Filharmonia Bałtycka na Ołowiance. Wejście dla personelu. Weryfikacja na liście, którą uprzejmy strażnik podsuwa do podpisu. I już można wejść do zasnutego oparami lakieru do włosów świata iluzji, gdzie przy oknach z widokiem na Motławę stoją grupki przestraszonych lub znudzonych modelek – tych wysokich dziewczyn, które w tajemniczy sposób z nieco bladej, tyczkowatej codzienności rozkwitają w zwiewne, tajemnicze istoty w barokowych fryzurach, skryte za woalką wielkiego wydarzenia…
Dla wtajemniczonych nazwa Amberif kojarzy się z najbardziej prestiżowym wydarzeniem w trójmiejskim światku projektantów odzieży i biżuterii, ale również stylistów, wizażystów, fryzjerów i modelek – czyli całej kuchni, w której bulgoce mniej lub bardziej pikantne danie serwowane później na wybiegu.

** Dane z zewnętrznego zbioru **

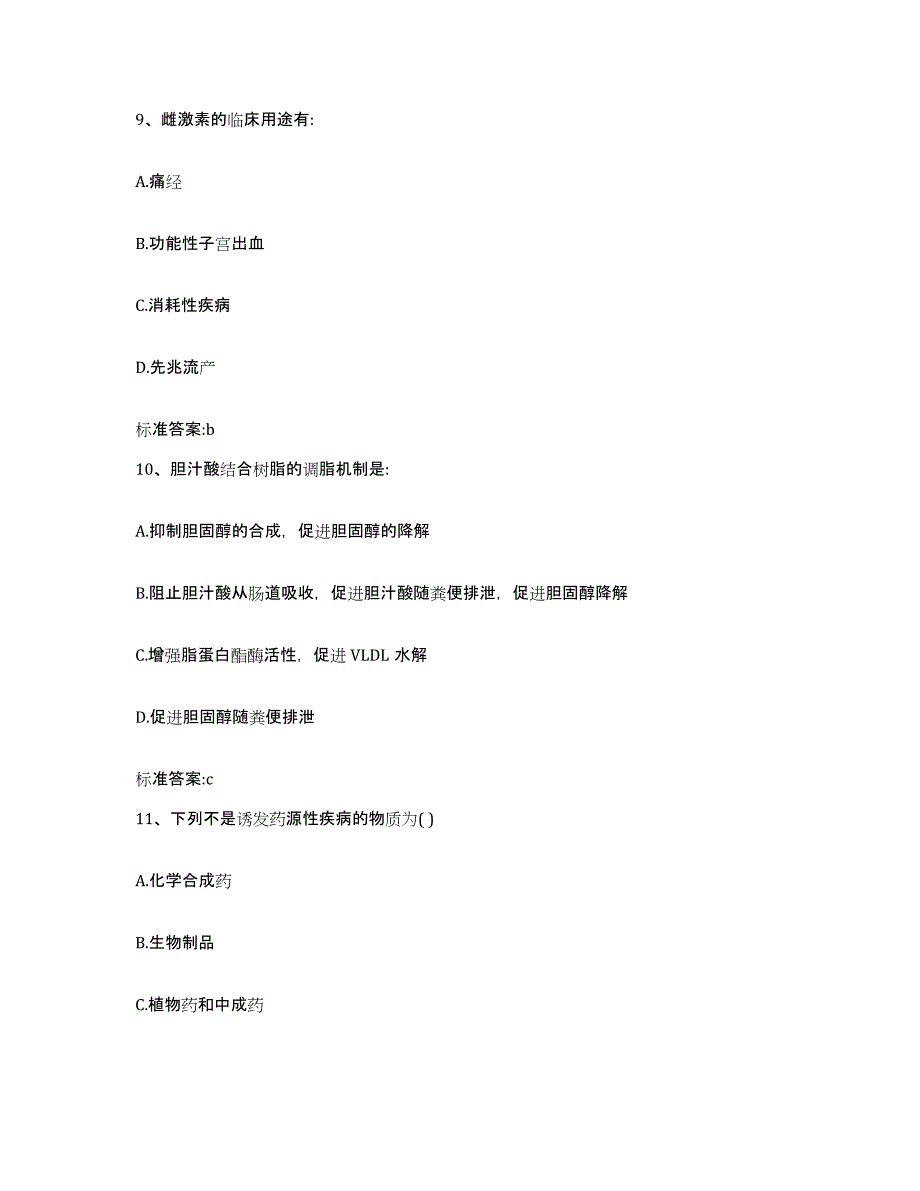 9、雌激素的临床用途有:

A.痛经

B.功能性子宫出血

C.消耗性疾病

D.先兆流产

标准答案:b

10、胆汁酸结合树脂的调脂机制是:

A.抑制胆固醇的合成，促进胆固醇的降解

B.阻止胆汁酸从肠道吸收，促进胆汁酸随粪便排泄，促进胆固醇降解

C.增强脂蛋白酯酶活性，促进 VLDL 水解

D.促进胆固醇随粪便排泄

标准答案:c

11、下列不是诱发药源性疾病的物质为( )

A.化学合成药

B.生物制品

C.植物药和中成药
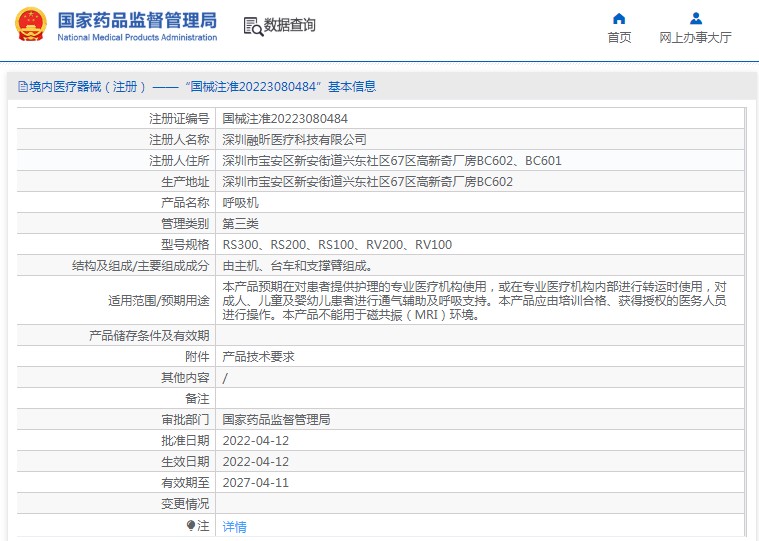 国家药品监督管理局
National Medical Products Administration

数据查询

首页

网上办事大厅

境内医疗器械（注册）——“国械注准20223080484”基本信息

| 注册证编号 | 国械注准20223080484 |
|---|---|
| 注册人名称 | 深圳融昕医疗科技有限公司 |
| 注册人住所 | 深圳市宝安区新安街道兴东社区67区高新奇厂房BC602、BC601 |
| 生产地址 | 深圳市宝安区新安街道兴东社区67区高新奇厂房BC602 |
| 产品名称 | 呼吸机 |
| 管理类别 | 第三类 |
| 型号规格 | RS300、RS200、RS100、RV200、RV100 |
| 结构及组成/主要组成成分 | 由主机、台车和支撑臂组成。 |
| 适用范围/预期用途 | 本产品预期在对患者提供护理的专业医疗机构使用，或在专业医疗机构内部进行转运时使用，对成人、儿童及婴幼儿患者进行通气辅助及呼吸支持。本产品应由培训合格、获得授权的医务人员进行操作。本产品不能用于磁共振（MRI）环境。 |
| 产品储存条件及有效期 | |
| 附件 | 产品技术要求 |
| 其他内容 | / |
| 备注 | |
| 审批部门 | 国家药品监督管理局 |
| 批准日期 | 2022-04-12 |
| 生效日期 | 2022-04-12 |
| 有效期至 | 2027-04-11 |
| 变更情况 | |
| 注 | 详情 |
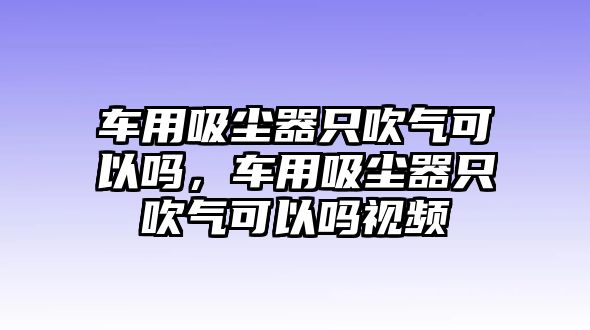 车用吸尘器只吹气可以吗，车用吸尘器只吹气可以吗视频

Relacje w owym towarzystwie wyglądają mniej więcej tak: co chwilę jacyś ludzie mijający się w drzwiach witają się z serdecznymi uśmiechami i rytualnymi cmoknięciami w oba policzki.
– Kto to był? Ja skądś znam tę kobietę… – pytam znajomą.
– Eee… nie mam pojęcia! Ona zawsze tak się ze mną wita… – odparła beztrosko zagadnięta.
Fascynujące jest obserwowanie wielogodzinnych przygotowań do pokazu – od strony modelki w skrócie wygląda to tak: cisza, nuda, czekanie na swoją kolejkę szarpania włosów, znów cisza, książka, jabłuszko na obiad, przegląd skryptów z uczelni albo wymiana wrażeń z sobotniej imprezy, jeśli się trafi jakaś znajoma twarz, potem w kolejce
do makijażu, potem znów czekanie, poprawka fryzury, poprawka makijażu, czekanie… i nagle wszystko przyspiesza dziesięć razy – przymiarka strojów, buty nie pasują, rozmazała się kreska, nie ten kolor szminki, pomyłka – to makijaż dla innej projektantki, trzeba od nowa, grupowe fotki komórką, plotkowanie, przymiarka biżuterii, puder, ostatnie wskazówki projektanta, reżysera… i wyjście na drżących z przejęcia i od niebotycznych obcasów nogach w snop światła. Kilkanaście sekund marszu i z powrotem na warsztat – zmiana fryzury i makijażu na drugi pokaz. I wszystko to dla tych kilkunastu sekund.
Ciężkie dni krojenia, szycia i kombinowania przez projektantów dla jednego króciutkiego wyjścia na scenę, dygnięcia i jeszcze szybszego schowania się za kulisy.
Długie godziny pracy na nogach całego sztabu fryzjerek i wizażystek – najczęściej anonimowych w całym tym spektaklu – mogą liczyć tylko na uznanie fachowców z branży i kilka zdjęć do portfolio.
Dziś pokażę pierwszą część zdjęć – backstage przygotowań do pokazu, m.in. pracę Eli Skoczeń i jej uczennic ze Szkoły Stylizacji i Wizażu w Centrum Kształcenia Maestria.
One Response
Max2
Świetne zdjęcia. Fryzury podobały mi się średnio, za to makijaże bardzo, zwłaszcza ten z pochlapaną na czerono skronią i ten z białymi rzęsami. Patrząc na te zdjęcia pomyślałam, że może to prawda, że nie ma kobiet brzydkich, są tylko zaniedbane?
Ale i tak najbardzej podobało mi się zdjęcie faceta z bródką.